Pour compliquer encore la situation, la France est confrontée à de graves difficultés économiques. Sa dette publique a atteint 114 % du PIB, le troisième niveau le plus élevé de l'UE après la Grèce et l'Italie. Le déficit budgétaire devrait s'établir à 5,4 % du PIB cette année. Le gouvernement prévoit de réduire les dépenses à 4,7 % l'an prochain, ce qui nécessiterait des mesures impopulaires telles que le gel de certaines prestations sociales, l'augmentation des déductions pour frais médicaux et l'obligation pour les collectivités locales de se serrer la ceinture. Chaque concession à une faction pourrait coûter au gouvernement le soutien d'une autre, créant ainsi une équation politique quasi insoluble.
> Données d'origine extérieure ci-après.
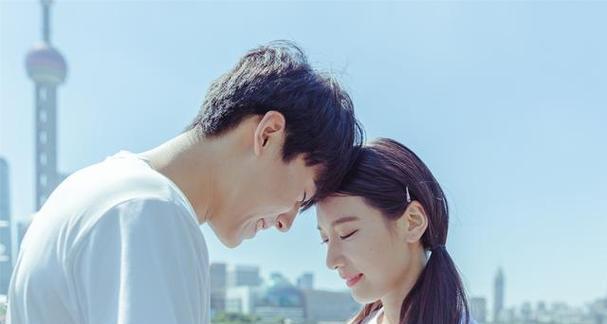 男人骨子里最爱的女人长什么样子？如何成为他心中的理想型？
Le temps presse et le gouvernement français doit trouver un moyen de financer le report de la réforme des retraites (coût estimé à 400 millions d'euros l'an prochain et à 1,8 milliard d'euros en 2027) tout en négociant avec les socialistes et les conservateurs sur la fiscalité et les dépenses publiques. Pour le président Macron, c'est sa dernière chance de sauver son second mandat. L'adoption d'un budget crédible sans mesures exceptionnelles démontrerait que la France est encore gouvernable et enverrait un signal rassurant aux marchés financiers et aux alliés européens. En revanche, si les négociations échouent, le risque d'une chute du gouvernement Lecornu ressurgirait. La France pourrait alors se retrouver paralysée, confrontée à une crise constitutionnelle et politique profonde. L'accalmie qui suit la motion de censure pourrait n'être qu'un bref répit avant la tempête.